Feldspar

Feldspars are a group of rock-forming aluminium tectosilicate minerals, containing sodium, calcium, potassium or barium. The most common members of the feldspar group are the plagioclase (sodium-calcium) feldspars and the alkali (potassium-sodium) feldspars. Feldspars make up about 60% of the Earth’s crust, and 41% of the Earth’s continental crust by weight.

Feldspars crystallize from magma as both intrusive and extrusive igneous rocks and are also present in many types of metamorphic rock. Rock formed almost entirely of calcic plagioclase feldspar is known as anorthosite. Feldspars are also found in many types of sedimentary rocks.

About 20 million tonnes of feldspar were produced in 2010, mostly by three countries: Italy (4.7 Mt), Turkey (4.5 Mt), and China (2 Mt).

Feldspar is a common raw material used in glassmaking, ceramics, and to some extent as a filler and extender in paint, plastics, and rubber. In glassmaking, alumina from feldspar improves product hardness, durability, and resistance to chemical corrosion. In ceramics, the alkalis in feldspar (calcium oxide, potassium oxide, and sodium oxide) act as a flux, lowering the melting temperature of a mixture. Fluxes melt at an early stage in the firing process, forming a glassy matrix that bonds the other components of the system together.
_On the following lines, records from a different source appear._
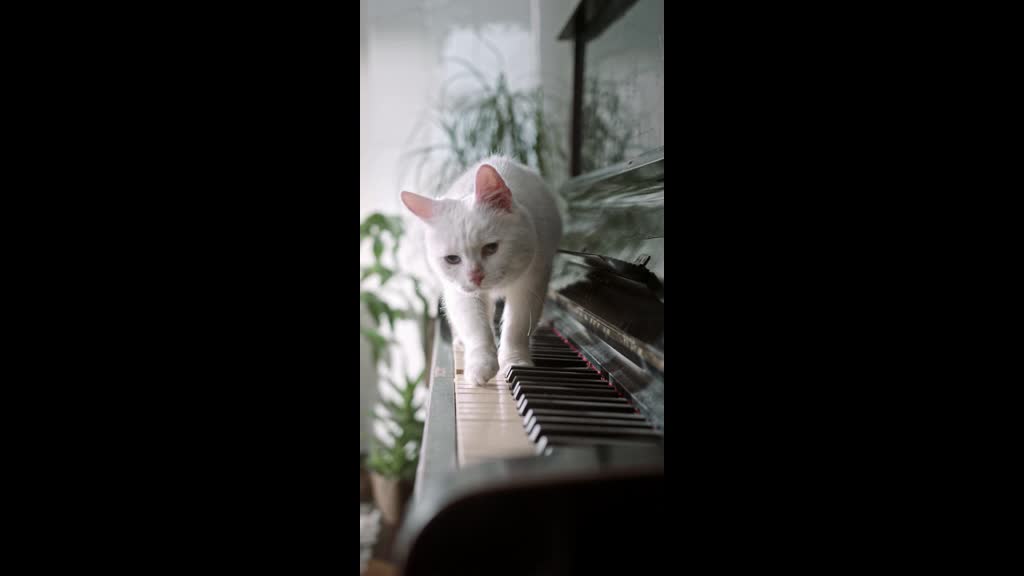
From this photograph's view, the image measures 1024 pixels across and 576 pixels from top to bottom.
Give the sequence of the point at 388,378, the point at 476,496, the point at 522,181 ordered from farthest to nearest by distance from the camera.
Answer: the point at 388,378 < the point at 522,181 < the point at 476,496

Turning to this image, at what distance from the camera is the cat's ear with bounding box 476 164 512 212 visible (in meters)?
0.89

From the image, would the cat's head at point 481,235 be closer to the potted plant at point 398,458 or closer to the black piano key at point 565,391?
the black piano key at point 565,391

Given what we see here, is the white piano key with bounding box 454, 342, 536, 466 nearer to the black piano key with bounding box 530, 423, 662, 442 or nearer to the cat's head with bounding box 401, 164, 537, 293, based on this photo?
the black piano key with bounding box 530, 423, 662, 442

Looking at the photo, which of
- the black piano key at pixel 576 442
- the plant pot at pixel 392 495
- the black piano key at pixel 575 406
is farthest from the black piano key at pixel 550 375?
the plant pot at pixel 392 495

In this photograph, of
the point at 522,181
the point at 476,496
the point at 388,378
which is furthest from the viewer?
the point at 388,378

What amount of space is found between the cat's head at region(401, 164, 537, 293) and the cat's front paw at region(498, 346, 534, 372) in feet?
0.33

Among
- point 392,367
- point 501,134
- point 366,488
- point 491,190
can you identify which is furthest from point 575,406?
point 366,488

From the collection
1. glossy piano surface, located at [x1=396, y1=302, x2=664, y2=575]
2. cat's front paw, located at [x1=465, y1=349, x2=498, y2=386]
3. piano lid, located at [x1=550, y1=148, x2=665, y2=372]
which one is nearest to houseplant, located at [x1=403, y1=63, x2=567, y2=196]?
piano lid, located at [x1=550, y1=148, x2=665, y2=372]

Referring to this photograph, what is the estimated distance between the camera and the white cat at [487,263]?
3.08ft
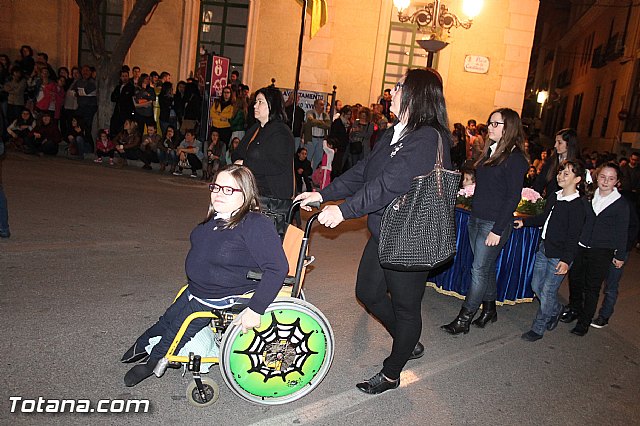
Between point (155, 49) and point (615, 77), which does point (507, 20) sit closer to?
point (155, 49)

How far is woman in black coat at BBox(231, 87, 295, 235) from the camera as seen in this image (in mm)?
5051

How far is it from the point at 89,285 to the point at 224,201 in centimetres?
250

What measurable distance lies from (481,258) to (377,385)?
1735 mm

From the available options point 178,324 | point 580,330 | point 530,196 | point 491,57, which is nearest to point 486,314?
point 580,330

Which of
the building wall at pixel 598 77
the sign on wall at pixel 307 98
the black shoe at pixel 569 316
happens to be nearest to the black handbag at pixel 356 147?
the sign on wall at pixel 307 98

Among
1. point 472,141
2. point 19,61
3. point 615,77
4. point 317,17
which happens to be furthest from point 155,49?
point 615,77

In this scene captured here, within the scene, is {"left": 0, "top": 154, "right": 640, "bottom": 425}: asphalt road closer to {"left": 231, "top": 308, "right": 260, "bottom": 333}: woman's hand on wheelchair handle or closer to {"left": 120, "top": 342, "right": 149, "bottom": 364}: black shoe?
{"left": 120, "top": 342, "right": 149, "bottom": 364}: black shoe

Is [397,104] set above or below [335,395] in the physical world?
above

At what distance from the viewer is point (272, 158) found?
16.6ft

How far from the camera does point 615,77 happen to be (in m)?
25.9

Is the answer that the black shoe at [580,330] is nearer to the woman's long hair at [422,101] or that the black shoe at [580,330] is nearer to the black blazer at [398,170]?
the black blazer at [398,170]

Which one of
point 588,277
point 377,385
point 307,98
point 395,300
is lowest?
point 377,385

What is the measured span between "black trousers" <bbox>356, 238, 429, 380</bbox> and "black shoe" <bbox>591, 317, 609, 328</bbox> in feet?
10.6

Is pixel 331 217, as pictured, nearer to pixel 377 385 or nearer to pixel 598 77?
pixel 377 385
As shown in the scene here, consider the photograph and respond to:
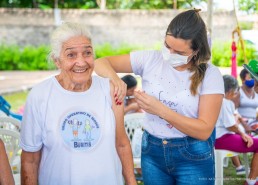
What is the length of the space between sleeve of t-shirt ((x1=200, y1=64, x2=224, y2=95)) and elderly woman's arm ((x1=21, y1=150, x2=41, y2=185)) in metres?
0.94

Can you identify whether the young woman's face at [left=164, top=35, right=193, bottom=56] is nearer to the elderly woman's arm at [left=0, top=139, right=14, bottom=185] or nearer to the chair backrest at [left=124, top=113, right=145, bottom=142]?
the elderly woman's arm at [left=0, top=139, right=14, bottom=185]

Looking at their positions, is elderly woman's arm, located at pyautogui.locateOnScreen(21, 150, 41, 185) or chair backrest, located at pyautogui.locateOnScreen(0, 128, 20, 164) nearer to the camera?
elderly woman's arm, located at pyautogui.locateOnScreen(21, 150, 41, 185)

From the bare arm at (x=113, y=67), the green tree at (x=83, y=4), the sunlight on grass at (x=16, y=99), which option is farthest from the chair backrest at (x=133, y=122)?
the green tree at (x=83, y=4)

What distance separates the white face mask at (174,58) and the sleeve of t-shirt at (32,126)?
0.74m

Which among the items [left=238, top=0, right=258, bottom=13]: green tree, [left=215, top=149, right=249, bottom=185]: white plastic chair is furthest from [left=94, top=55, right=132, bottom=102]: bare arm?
[left=238, top=0, right=258, bottom=13]: green tree

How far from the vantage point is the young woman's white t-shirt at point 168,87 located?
2611 millimetres

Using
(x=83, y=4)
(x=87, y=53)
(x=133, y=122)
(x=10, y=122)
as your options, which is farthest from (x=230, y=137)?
(x=83, y=4)

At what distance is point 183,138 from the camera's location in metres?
2.64

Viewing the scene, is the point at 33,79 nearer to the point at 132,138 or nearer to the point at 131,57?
the point at 132,138

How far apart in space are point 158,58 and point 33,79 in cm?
1601

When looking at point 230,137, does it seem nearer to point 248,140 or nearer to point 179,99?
point 248,140

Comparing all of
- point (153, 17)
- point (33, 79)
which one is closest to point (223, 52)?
point (153, 17)

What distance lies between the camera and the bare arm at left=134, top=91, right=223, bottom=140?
8.18 ft

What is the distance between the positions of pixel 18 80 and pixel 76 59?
16160 mm
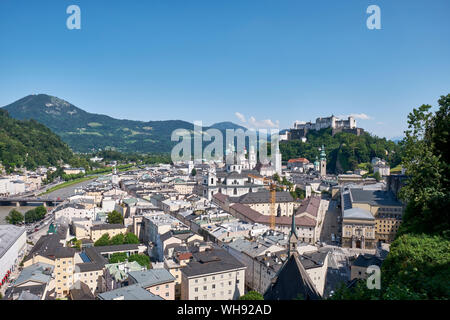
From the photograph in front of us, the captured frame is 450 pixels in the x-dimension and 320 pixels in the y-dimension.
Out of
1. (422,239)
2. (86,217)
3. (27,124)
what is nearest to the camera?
(422,239)

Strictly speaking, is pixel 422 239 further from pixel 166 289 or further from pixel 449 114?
pixel 166 289

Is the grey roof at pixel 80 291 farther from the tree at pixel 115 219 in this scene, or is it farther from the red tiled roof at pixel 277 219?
the red tiled roof at pixel 277 219

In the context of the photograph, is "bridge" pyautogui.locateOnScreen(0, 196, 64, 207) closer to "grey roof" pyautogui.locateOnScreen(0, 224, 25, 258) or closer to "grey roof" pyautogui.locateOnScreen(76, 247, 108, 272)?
"grey roof" pyautogui.locateOnScreen(0, 224, 25, 258)

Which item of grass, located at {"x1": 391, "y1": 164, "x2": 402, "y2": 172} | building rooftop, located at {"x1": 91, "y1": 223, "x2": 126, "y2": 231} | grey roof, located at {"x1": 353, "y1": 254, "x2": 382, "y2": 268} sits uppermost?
grass, located at {"x1": 391, "y1": 164, "x2": 402, "y2": 172}

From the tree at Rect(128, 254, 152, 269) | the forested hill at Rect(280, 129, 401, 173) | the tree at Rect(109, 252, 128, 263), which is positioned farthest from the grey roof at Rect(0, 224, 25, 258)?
the forested hill at Rect(280, 129, 401, 173)

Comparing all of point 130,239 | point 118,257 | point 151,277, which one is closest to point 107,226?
point 130,239

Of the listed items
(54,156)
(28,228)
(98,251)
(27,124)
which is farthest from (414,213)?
(27,124)
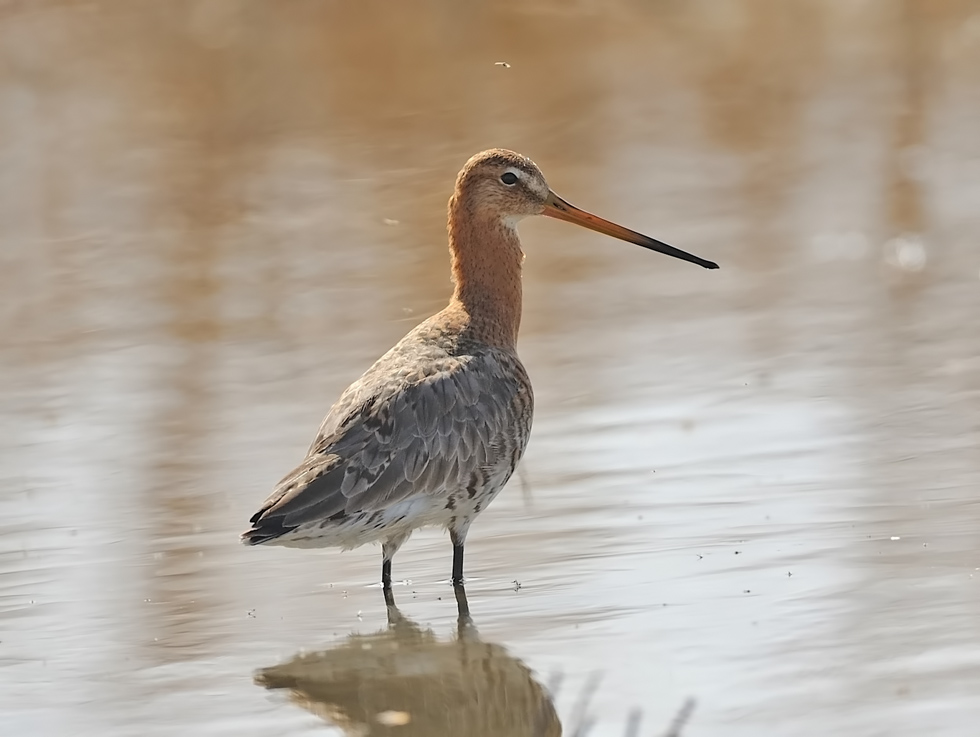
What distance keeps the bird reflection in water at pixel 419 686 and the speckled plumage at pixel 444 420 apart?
406 mm

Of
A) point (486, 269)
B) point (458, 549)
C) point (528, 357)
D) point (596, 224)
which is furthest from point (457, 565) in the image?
point (528, 357)

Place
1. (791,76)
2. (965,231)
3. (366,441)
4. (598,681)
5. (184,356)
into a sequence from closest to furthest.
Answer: (598,681), (366,441), (184,356), (965,231), (791,76)

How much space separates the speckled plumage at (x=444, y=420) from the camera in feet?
19.8

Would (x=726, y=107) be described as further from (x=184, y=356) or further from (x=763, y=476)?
(x=763, y=476)

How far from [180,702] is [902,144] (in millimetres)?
8454

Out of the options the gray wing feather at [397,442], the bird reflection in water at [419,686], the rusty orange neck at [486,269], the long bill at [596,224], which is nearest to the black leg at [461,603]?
the bird reflection in water at [419,686]

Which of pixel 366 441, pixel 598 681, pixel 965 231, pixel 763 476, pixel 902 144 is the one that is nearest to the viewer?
pixel 598 681

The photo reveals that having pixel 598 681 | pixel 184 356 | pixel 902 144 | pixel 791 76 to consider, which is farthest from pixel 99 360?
pixel 791 76

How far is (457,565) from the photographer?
6.37 metres

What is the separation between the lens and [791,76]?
14531 mm

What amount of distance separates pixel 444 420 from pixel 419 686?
1.17 meters

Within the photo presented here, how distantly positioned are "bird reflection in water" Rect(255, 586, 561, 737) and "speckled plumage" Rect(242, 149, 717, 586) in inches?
16.0

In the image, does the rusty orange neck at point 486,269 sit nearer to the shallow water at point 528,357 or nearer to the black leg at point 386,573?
the shallow water at point 528,357

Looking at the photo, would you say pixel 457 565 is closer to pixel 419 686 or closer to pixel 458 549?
pixel 458 549
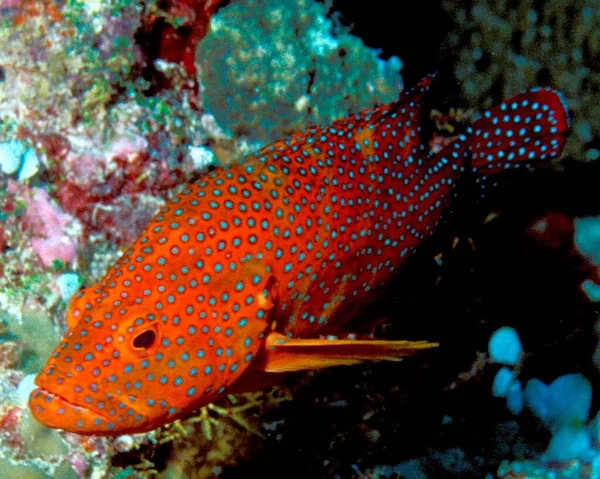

In the US, about 66% of feldspar is consumed in glassmaking, including glass containers and glass fibre. Ceramics (including electrical insulators, sanitary ware, pottery, tableware, and tile) and other uses, such as fillers, accounted for the remainder.

Bon Ami, which had a mine near Little Switzerland, North Carolina, used feldspar as an abrasive in its cleaners. The Little Switzerland Business Association says the McKinney Mine was the largest feldspar mine in the world, and North Carolina was the largest producer. Feldspar had been discarded in the process of mining mica until William Dibbell sent a premium quality product to the Ohio company Golding and Sons around 1910.